#### Your instructions
Answer these questions using the blog post below.
1. According to the post, what event were the past few blogs about?
2. How many footnotes and pages does the post say the pdf has?
3. Of 33 friends, how many does the post say will have between 100 and 500 sexual partners in their lifetime?
--- Passage for review Enclosed Below ---
Studies Show That Less Than 3% Of Homosexuals Are Truly Monogamous

I was doing some quick research before posting my last comment which mentioned (briefly) the physical dangers of the homosexual lifestyle. I’ve heard these numbers before in passing but they are worth sharing here for a few reasons. First, it is pertinent to the past few blogs relating to Prop 8 being overturned by Gay Judge Vaughn Walker. Second, this data has relevant apologetic value for combating the media’s (and many pro-gay advocate’s) portrayal of the need for same-sex marriage.

The quote below is part of a pdf which goes into some pretty ugly statistics about the less told side of homosexual sex. There is a lot about the physical damage and the bacteria, viruses, STDs, etc (79 footnotes in 14 pages, not bad).  This snippet below focuses on the number of sexual partners that homosexuals typically have. To break it down, if you have 33 homosexual friends who have been gay/lesbian for awhile, statistically speaking only one of them has been monogamous (with one partner). 7 of those 33 will have between 100 to 500 sexual partners in their lifetime.
--- End of Enclosed Passage for review ---
--- Record excerpts Enclosed Below ---
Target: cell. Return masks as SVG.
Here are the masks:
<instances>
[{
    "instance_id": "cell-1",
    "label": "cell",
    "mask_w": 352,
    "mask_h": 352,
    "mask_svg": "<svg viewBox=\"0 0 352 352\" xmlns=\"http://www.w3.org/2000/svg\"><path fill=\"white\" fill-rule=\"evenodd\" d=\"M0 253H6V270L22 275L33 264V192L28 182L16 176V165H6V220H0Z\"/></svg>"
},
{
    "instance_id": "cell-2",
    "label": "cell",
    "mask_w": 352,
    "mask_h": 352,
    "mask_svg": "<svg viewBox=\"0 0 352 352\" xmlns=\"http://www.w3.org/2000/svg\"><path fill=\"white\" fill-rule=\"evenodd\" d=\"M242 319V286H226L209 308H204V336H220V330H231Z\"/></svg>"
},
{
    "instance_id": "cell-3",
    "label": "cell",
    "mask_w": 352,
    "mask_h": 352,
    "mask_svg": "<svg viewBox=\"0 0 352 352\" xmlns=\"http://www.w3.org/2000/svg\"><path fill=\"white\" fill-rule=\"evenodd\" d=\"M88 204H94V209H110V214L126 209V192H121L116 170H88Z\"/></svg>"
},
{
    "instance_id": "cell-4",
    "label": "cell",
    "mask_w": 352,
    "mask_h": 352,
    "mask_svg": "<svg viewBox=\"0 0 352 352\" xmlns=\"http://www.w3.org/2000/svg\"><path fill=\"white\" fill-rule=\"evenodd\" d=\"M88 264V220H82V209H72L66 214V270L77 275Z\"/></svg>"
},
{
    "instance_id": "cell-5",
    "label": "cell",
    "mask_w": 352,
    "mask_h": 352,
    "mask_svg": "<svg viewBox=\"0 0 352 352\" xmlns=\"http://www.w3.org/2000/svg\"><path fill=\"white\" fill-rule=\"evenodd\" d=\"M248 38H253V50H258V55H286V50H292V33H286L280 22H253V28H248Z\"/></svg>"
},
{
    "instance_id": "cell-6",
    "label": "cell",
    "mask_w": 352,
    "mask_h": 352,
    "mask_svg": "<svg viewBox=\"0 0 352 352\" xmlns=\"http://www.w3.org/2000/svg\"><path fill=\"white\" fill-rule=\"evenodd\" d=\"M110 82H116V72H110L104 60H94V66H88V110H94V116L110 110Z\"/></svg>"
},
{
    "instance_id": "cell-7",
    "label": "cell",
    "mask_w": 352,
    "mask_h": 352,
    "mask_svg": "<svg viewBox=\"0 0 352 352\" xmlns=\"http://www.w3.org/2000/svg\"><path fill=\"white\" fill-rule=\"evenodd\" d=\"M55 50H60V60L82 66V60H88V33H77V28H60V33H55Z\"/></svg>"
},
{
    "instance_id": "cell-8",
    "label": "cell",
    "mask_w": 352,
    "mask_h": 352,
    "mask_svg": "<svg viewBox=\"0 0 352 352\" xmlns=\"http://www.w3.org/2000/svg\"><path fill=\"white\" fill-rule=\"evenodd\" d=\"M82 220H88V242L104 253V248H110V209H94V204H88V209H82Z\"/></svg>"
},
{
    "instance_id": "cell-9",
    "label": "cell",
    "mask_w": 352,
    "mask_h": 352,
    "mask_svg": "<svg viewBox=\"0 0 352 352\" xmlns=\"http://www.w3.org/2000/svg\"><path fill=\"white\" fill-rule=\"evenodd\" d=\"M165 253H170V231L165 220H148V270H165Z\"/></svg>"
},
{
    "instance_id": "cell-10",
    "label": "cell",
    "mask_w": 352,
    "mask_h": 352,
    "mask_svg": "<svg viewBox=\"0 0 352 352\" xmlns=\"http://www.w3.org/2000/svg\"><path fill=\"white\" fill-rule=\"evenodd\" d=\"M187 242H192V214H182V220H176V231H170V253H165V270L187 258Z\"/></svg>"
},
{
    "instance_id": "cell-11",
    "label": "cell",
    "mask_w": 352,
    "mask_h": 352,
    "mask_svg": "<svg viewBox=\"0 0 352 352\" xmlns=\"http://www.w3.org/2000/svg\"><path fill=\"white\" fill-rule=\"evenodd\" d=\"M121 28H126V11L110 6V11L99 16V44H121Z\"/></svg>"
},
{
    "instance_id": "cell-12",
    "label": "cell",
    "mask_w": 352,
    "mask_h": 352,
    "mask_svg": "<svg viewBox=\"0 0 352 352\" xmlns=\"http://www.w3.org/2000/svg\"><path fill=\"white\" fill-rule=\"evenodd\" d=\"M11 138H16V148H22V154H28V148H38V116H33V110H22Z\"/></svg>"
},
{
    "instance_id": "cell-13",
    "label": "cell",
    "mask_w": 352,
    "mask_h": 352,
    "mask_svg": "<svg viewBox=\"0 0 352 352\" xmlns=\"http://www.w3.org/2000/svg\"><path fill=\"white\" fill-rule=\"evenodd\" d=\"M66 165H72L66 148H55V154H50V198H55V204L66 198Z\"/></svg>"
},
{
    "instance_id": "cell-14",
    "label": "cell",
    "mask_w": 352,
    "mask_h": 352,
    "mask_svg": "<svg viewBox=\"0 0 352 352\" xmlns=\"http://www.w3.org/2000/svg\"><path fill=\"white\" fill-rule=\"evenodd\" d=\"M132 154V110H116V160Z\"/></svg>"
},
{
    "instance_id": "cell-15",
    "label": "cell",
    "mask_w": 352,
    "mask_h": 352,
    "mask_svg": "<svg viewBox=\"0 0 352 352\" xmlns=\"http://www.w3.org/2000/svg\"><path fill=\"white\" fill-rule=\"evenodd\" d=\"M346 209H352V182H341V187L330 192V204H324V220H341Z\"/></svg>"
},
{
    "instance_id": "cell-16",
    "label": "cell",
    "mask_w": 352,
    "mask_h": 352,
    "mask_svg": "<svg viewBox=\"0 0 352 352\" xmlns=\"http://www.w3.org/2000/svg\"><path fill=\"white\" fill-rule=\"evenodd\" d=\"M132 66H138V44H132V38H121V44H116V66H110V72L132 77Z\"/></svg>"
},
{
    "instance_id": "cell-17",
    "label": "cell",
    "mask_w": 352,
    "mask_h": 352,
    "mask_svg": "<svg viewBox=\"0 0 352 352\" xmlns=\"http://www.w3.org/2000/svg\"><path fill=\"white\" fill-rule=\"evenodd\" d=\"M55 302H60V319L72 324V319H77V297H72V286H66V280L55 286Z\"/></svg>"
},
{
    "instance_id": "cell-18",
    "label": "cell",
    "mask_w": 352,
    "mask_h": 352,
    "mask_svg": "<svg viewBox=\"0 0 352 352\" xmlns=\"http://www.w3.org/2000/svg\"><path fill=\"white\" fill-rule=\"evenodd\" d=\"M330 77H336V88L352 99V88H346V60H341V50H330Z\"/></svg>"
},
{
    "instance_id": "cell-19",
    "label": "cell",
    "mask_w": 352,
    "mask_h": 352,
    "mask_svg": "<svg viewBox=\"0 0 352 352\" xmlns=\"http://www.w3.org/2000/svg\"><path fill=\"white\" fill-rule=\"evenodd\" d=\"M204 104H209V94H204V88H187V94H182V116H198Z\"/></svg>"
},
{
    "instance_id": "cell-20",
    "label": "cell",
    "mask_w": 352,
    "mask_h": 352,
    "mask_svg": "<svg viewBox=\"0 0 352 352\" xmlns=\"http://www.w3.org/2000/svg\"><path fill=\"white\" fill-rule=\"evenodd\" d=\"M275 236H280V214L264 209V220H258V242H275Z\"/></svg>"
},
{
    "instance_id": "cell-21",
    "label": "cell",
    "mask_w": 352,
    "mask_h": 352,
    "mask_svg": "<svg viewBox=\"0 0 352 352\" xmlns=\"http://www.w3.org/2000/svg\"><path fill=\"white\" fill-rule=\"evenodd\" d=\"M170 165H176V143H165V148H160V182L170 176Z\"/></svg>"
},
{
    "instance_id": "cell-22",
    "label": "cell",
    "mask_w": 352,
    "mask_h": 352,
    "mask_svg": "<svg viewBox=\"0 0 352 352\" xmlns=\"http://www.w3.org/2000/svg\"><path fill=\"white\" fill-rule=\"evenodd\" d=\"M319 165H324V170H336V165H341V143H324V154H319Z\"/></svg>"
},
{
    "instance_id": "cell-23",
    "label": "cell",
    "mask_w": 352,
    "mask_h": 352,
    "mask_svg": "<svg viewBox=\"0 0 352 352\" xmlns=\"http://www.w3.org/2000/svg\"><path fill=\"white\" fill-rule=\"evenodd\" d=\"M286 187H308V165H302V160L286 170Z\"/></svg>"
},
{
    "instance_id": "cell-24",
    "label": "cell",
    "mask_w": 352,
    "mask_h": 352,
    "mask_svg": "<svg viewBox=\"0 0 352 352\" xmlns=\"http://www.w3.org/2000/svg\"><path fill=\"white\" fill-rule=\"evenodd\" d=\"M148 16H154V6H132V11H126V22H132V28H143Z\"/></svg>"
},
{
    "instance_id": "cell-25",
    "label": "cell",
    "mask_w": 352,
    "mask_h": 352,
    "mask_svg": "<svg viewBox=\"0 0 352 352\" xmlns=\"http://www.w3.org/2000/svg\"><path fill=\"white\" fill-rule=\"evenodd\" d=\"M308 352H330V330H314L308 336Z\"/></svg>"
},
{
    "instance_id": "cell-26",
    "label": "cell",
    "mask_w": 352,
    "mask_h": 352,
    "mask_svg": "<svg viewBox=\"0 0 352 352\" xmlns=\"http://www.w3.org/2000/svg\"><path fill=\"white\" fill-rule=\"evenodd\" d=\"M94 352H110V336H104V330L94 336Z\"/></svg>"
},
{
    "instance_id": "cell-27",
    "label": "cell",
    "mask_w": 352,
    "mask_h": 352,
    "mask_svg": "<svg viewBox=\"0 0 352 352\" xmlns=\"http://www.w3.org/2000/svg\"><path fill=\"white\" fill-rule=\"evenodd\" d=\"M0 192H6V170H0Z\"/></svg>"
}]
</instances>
--- End of Enclosed Record excerpts ---
#### Answer to the problem
1. Prop 8 being overturned by Vaughn Walker.
2. 79 footnotes in 14 pages.
3. 7.